*Data entries*:
_ _ _ _ _

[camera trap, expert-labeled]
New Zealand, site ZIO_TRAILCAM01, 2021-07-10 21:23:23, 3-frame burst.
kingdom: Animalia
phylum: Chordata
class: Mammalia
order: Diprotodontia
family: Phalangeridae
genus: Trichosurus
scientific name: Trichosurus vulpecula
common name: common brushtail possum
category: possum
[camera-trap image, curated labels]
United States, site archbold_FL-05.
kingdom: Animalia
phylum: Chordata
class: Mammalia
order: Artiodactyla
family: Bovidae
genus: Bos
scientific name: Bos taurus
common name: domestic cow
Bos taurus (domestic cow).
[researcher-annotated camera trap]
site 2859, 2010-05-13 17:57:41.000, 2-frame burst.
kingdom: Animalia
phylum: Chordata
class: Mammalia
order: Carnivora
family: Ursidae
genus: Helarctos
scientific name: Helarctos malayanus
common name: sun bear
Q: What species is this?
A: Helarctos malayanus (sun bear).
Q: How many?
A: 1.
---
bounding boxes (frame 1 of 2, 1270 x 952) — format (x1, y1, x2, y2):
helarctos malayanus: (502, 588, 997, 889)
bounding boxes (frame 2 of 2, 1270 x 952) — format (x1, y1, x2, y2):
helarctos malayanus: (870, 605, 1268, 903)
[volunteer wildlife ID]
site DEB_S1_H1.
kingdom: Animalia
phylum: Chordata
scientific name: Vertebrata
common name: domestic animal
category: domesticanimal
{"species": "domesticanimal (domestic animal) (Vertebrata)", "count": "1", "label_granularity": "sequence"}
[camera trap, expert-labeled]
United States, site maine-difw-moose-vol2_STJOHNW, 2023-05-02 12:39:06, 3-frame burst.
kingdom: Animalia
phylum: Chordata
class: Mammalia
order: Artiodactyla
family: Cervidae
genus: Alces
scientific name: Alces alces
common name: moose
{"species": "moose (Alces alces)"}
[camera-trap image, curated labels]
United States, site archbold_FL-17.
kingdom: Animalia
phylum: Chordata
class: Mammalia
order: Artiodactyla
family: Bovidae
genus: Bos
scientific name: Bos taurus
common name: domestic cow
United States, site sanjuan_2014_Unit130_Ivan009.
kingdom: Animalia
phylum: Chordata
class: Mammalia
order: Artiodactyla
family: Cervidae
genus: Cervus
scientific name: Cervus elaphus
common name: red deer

_ _ _ _ _

*What you will do*: The lines to return are those with the string "species" in them; copy each from the entries above.

*Your response*:
Q: What species is this?
{"species": "domesticanimal (domestic animal) (Vertebrata)", "count": "1", "label_granularity": "sequence"}
{"species": "moose (Alces alces)"}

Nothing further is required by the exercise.